> What to produce
Reproduce the passage from the film commentary word for word, starting at "For the first" and ending at "prompted to do so.".

In other words, Boyhood is a cinematic version of Reviving Ophelia—that bestselling 2005 tract that claims that Western society dooms girls to failure as soon as they enter their teens.           

Here’s what Marcus and Skomorowsky write:

For the first half of the film, as Mason dreams, Samantha competes with him. She dominates, teases and outperforms her younger brother (in reality, the actors playing the brother and sister were born only months apart). When Samantha first appears, she whizzes by Mason on her bike, calling him home for dinner. She taunts him by singing a Britney Spears song, speaking pig Latin and reminding him that he flunked first grade. …

But in the film’s last hour, Samantha starts to fade. Her speech and voice start to disintegrate audibly: She speaks less, signals uncertainty with the constant use of the filler phrase “I mean” and punctuates many of her statements with a nervous laugh. At Mason’s high school graduation party, she makes a toast only after being prompted to do so.

> Dataset entries

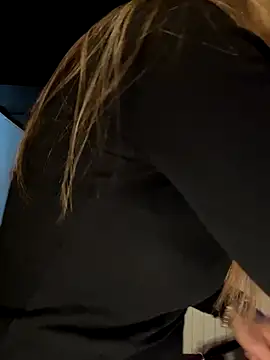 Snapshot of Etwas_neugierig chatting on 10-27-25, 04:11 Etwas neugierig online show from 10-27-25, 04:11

--

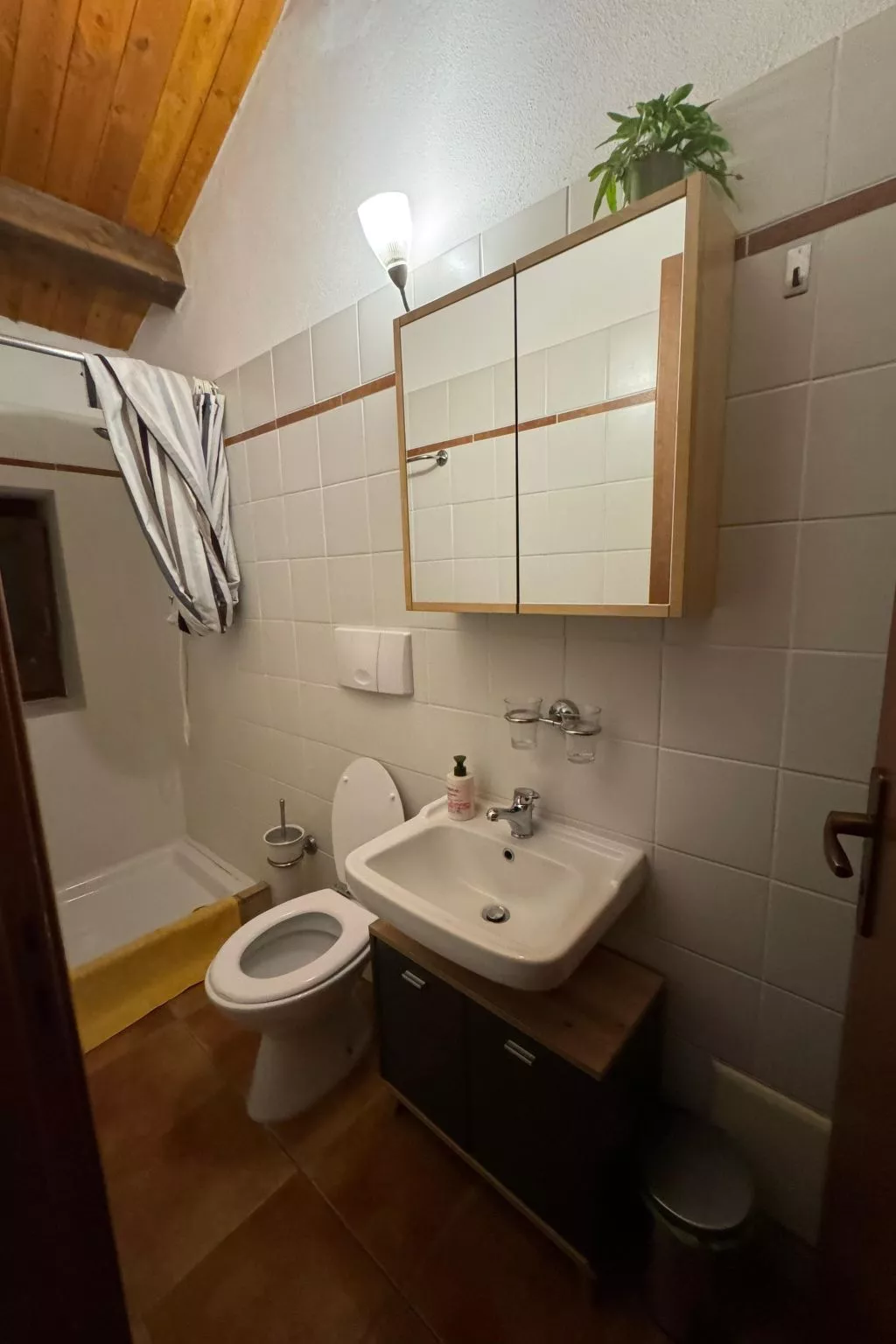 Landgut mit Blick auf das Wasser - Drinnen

> Reply to the exercise
For the first half of the film, as Mason dreams, Samantha competes with him. She dominates, teases and outperforms her younger brother (in reality, the actors playing the brother and sister were born only months apart). When Samantha first appears, she whizzes by Mason on her bike, calling him home for dinner. She taunts him by singing a Britney Spears song, speaking pig Latin and reminding him that he flunked first grade. …

But in the film’s last hour, Samantha starts to fade. Her speech and voice start to disintegrate audibly: She speaks less, signals uncertainty with the constant use of the filler phrase “I mean” and punctuates many of her statements with a nervous laugh. At Mason’s high school graduation party, she makes a toast only after being prompted to do so.